(SUPPLIED RECORDS begins)
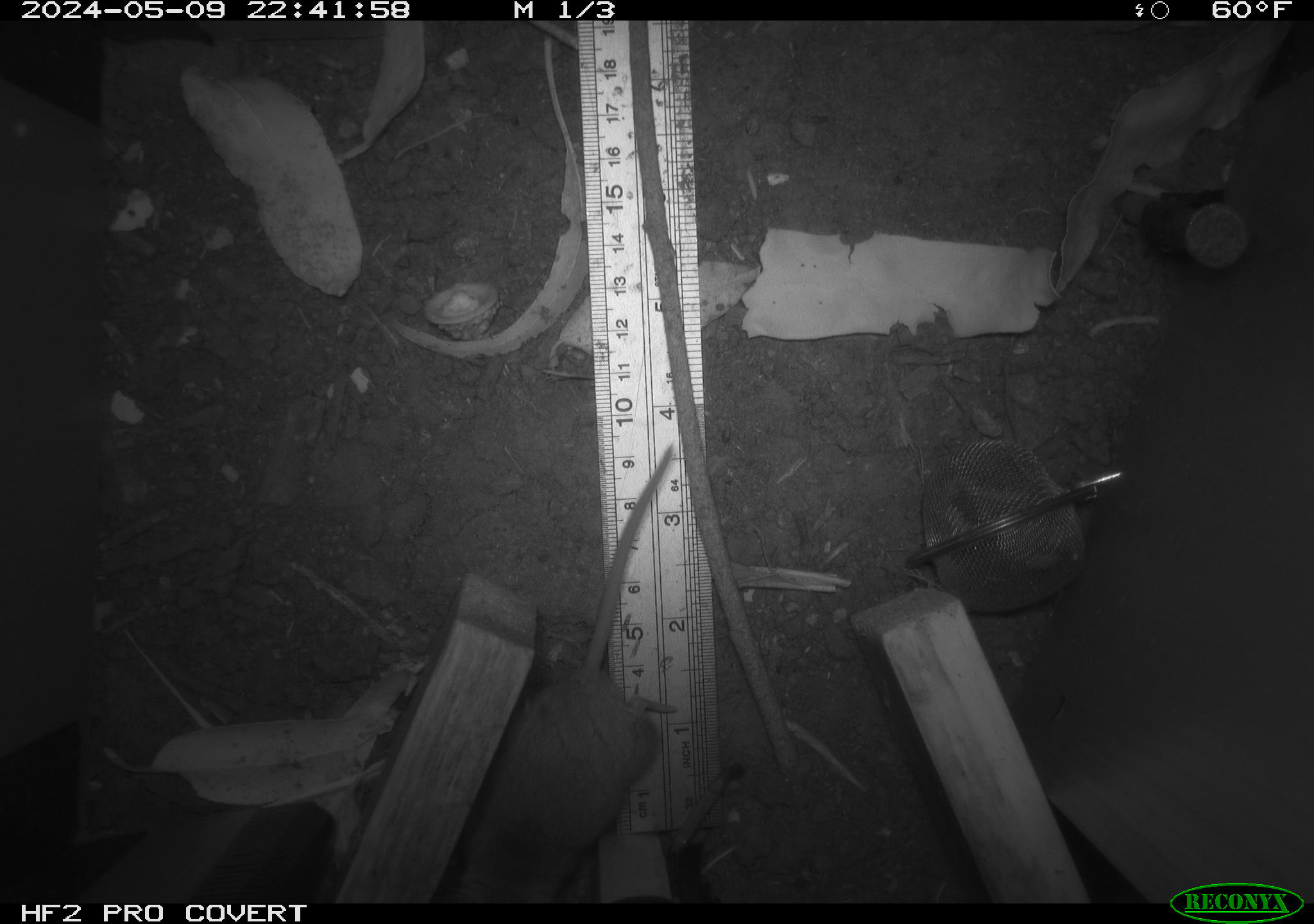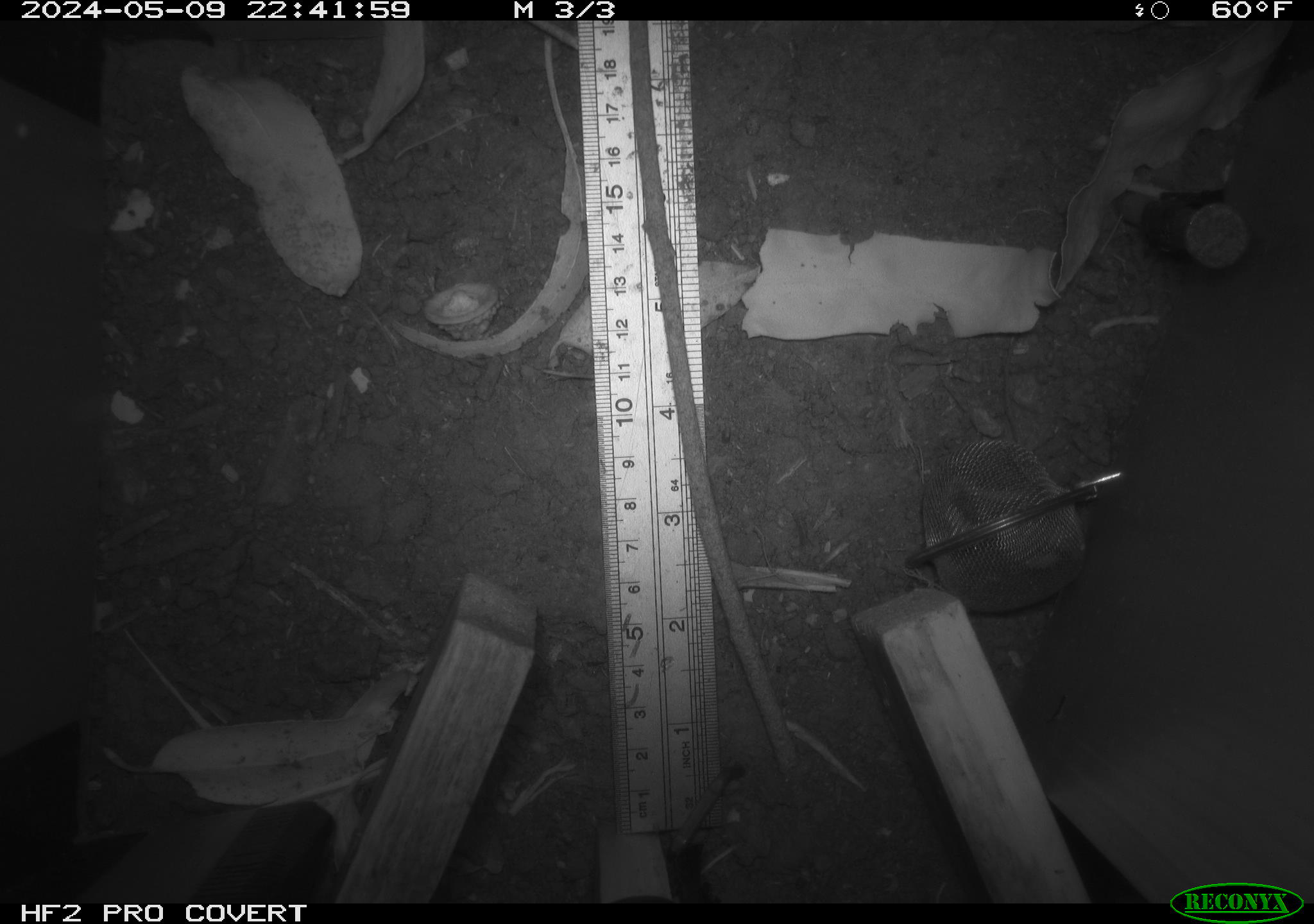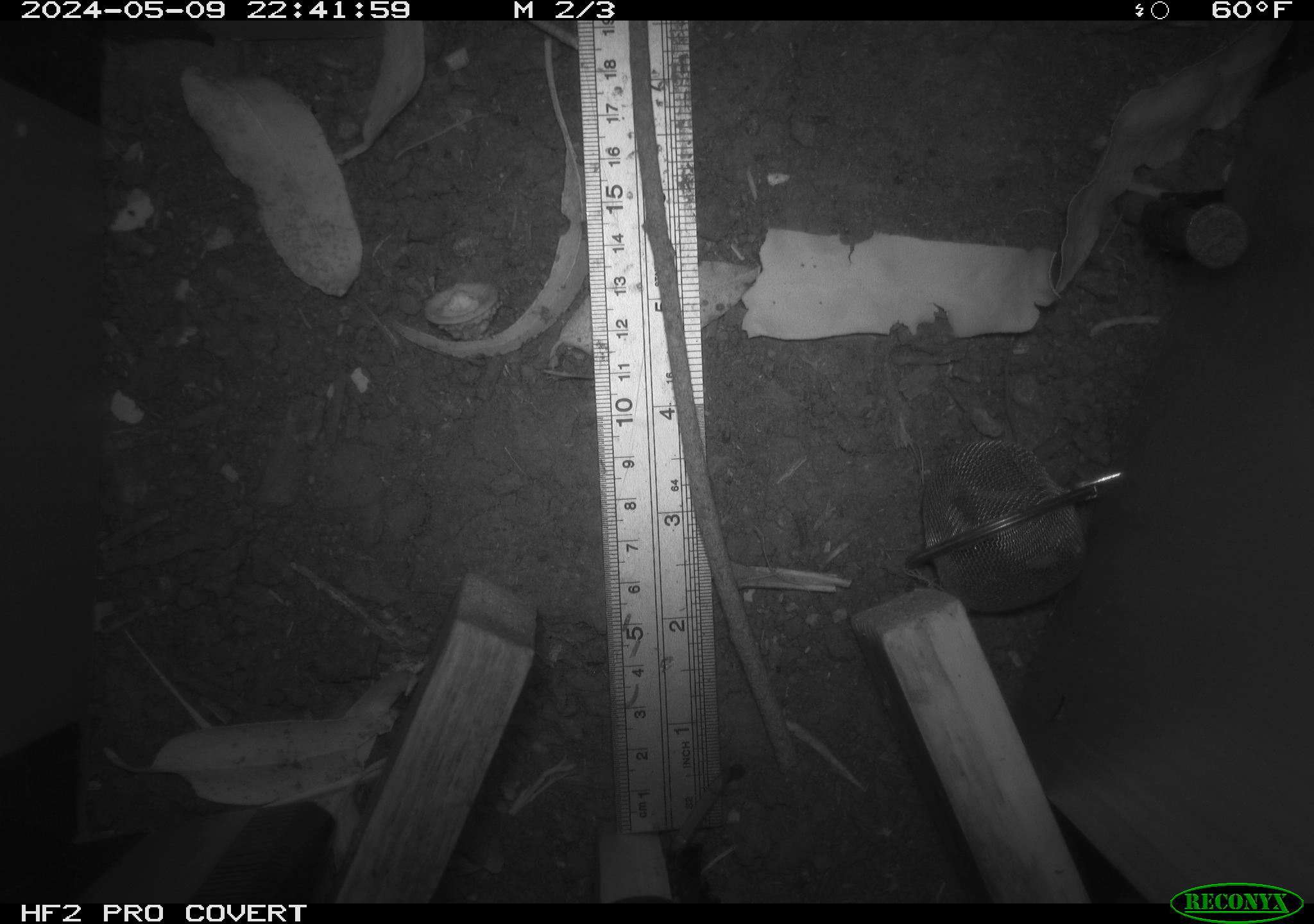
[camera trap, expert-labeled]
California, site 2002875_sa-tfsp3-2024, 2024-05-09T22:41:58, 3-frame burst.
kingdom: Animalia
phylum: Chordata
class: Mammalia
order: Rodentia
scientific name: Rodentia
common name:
(SUPPLIED RECORDS ends)
BRIEF »
Every entry belongs in the answer exactly as written, but no picture does.

RESPONSE BELOW »
[camera trap, expert-labeled]
California, site 2002875_sa-tfsp3-2024, 2024-05-09T22:41:58, 3-frame burst.
kingdom: Animalia
phylum: Chordata
class: Mammalia
order: Rodentia
scientific name: Rodentia
common name:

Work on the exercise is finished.